Court spokeswoman Gleo Guerra said the temporary order was aimed at protecting villagers who petitioned the court last week to stop police anti-drug raids in the Payatas community and help them obtain police records to prove the slain men were not drug dealers and did not fight back or provoke the police to open fire.

Court justices asked a lower appeals court to handle the petition but issued a temporary protection order barring four officers, who carried out the deadly raid in August, and their superiors from entering an area one kilometre (half a mile) around the petitioners' homes and workplaces in Payatas, a garbage dump community in the Manila metropolis.

While the Supreme Court order applies only to a small poor community, it sets a precedent that could encourage others to seek court action against abuses committed by government enforcers of President Rodrigo Duterte's crackdown on illegal drugs, which has left more than 7,000 drug suspects dead, including many slain in clashes with police, since he took office in June.

The crackdown has alarmed Western governments, U.N. officials and human rights watchdogs, which have accused policemen of extrajudicial killings. Duterte and police officials have denied the allegations, saying the deaths of at least 35 policemen and three soldiers prove drug suspects have fought back during raids.

"There was no legal remedy available before," said lawyer Romel Bagares of Centerlaw, a legal group which filed the court petition for the Payatas villagers. "This shows that the Supreme Court is the last bastion of democracy and that it's serious about protecting constitutional rights."

The four policemen shot five villagers during a raid in Payatas, but one of them, Efren Morillo, survived and denied police allegations that he and his friends were drug dealers and fought back, according to the petition.

Morillo, a 28-year-old vegetable vendor, and the four slain men were shot with their hands bound. Three were ordered to kneel on the ground at the back of a shanty and were shot as they pleaded for their lives, the petition said.

Morillo and relatives of the dead men asked the court to order police to give them access to surveillance reports and other documents to prove they were innocent.

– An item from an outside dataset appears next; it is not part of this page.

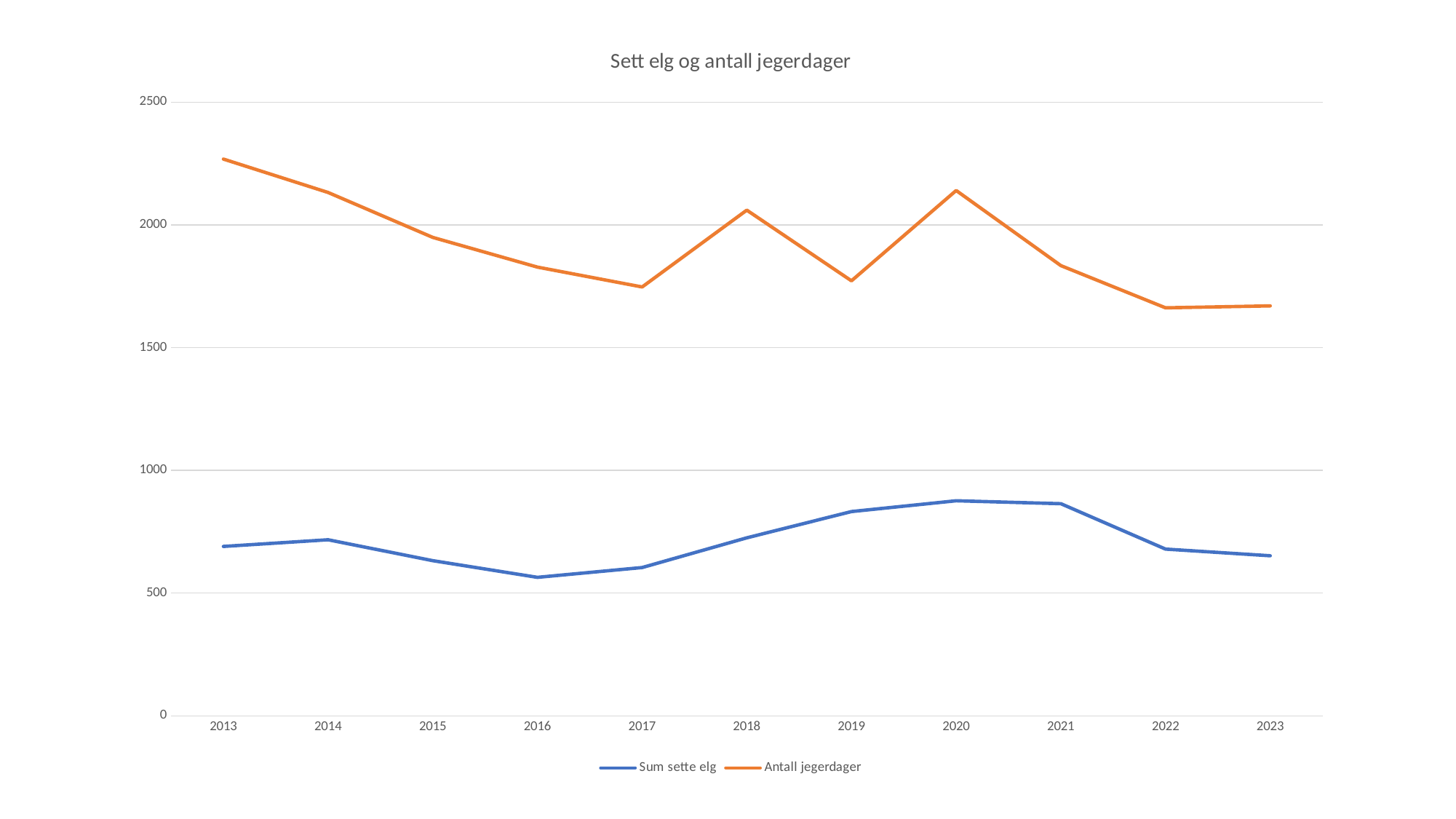
Is the value for Antall jegerdager in 2017 greater or less than 2000? less What is the title of the chart? Sett elg og antall jegerdager In which year is Antall jegerdager highest? 2013 How many series does the legend list? 2 Which is larger for Antall jegerdager: the value in 2018 or the value in 2019? 2018 Is the value for Antall jegerdager in 2013 greater or less than 2000? greater How many years are shown on the x axis? 11 In which year is Sum sette elg lowest? 2016 What kind of chart is shown on the slide? line chart Is the value for Sum sette elg in 2020 greater or less than 1000? less Does Sum sette elg rise or fall from 2016 to 2020? rise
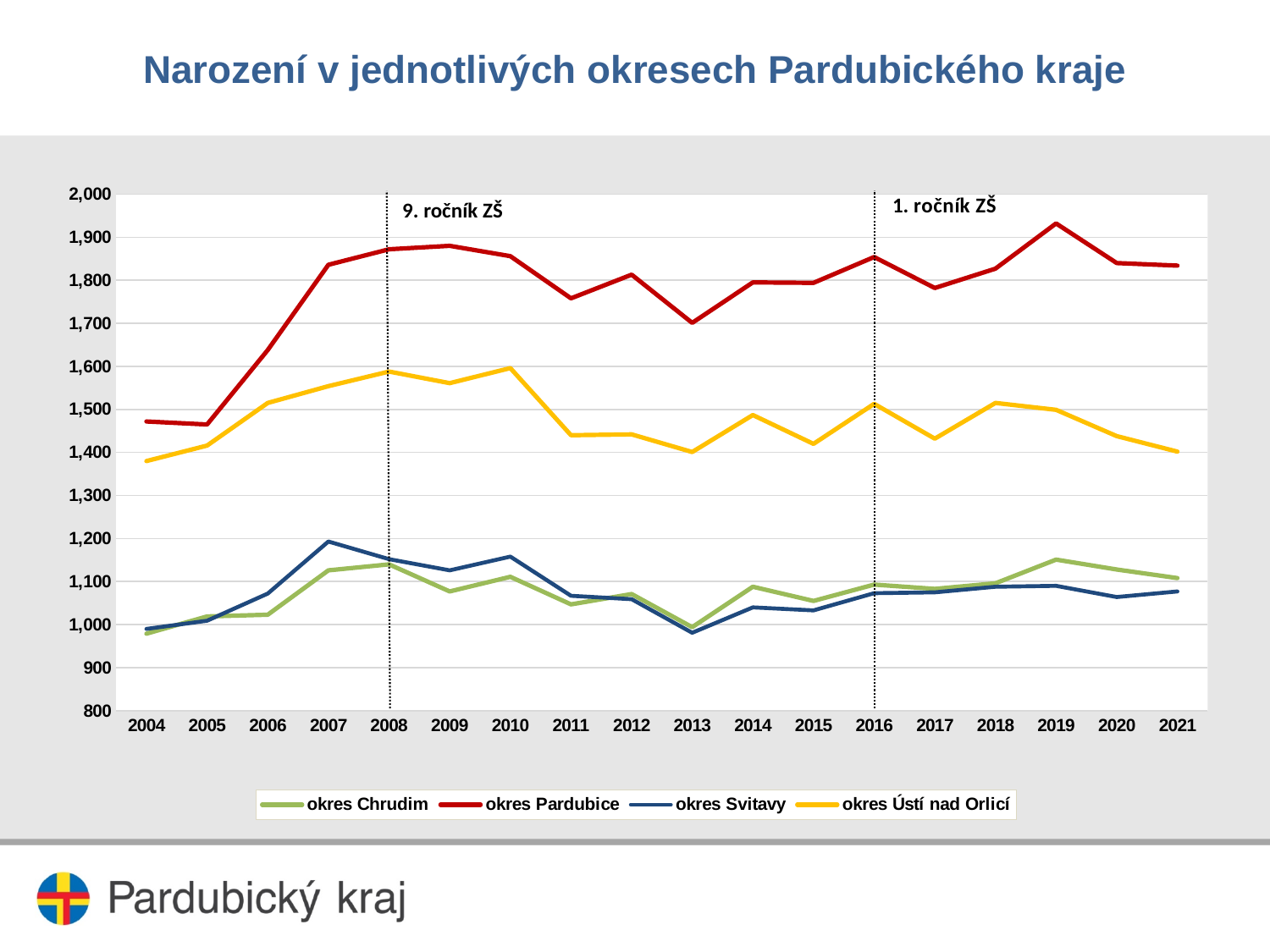
Which district has the lowest value in 2007? okres Chrudim At which year is the dotted vertical line labelled "1. ročník ZŠ" placed? 2016 Is the value for okres Ústí nad Orlicí in 2010 greater or less than 1,500? greater Does the okres Pardubice line rise or fall between 2004 and 2007? rise Is the value for okres Pardubice in 2019 greater or less than 1,900? greater What kind of chart is shown on the slide? line chart How many series does the legend list? 4 Which district has the highest number of births in 2019? okres Pardubice In 2007, which is larger: okres Svitavy or okres Chrudim? okres Svitavy Is the value for okres Svitavy in 2013 greater or less than 1,100? less How many years are plotted along the x axis? 18 In which year does the okres Pardubice line reach its highest value? 2019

The court order came a day after national police chief Director-General Ronald Dela Rosa indefinitely stopped all police anti-drug raids and disbanded police anti-narcotics units after the anti-drug crackdown was used as a cover by a group of rogue officers to kidnap and kill a South Korean man for money.

The widely publicized scandal prompted Dela Rosa to form a counter-intelligence force to cleanse the 170,000-strong police force of criminals and corrupt officers. He has tendered his resignation twice but Duterte, who has pledged to defend police enforcing his crackdown, has ordered him to stay on.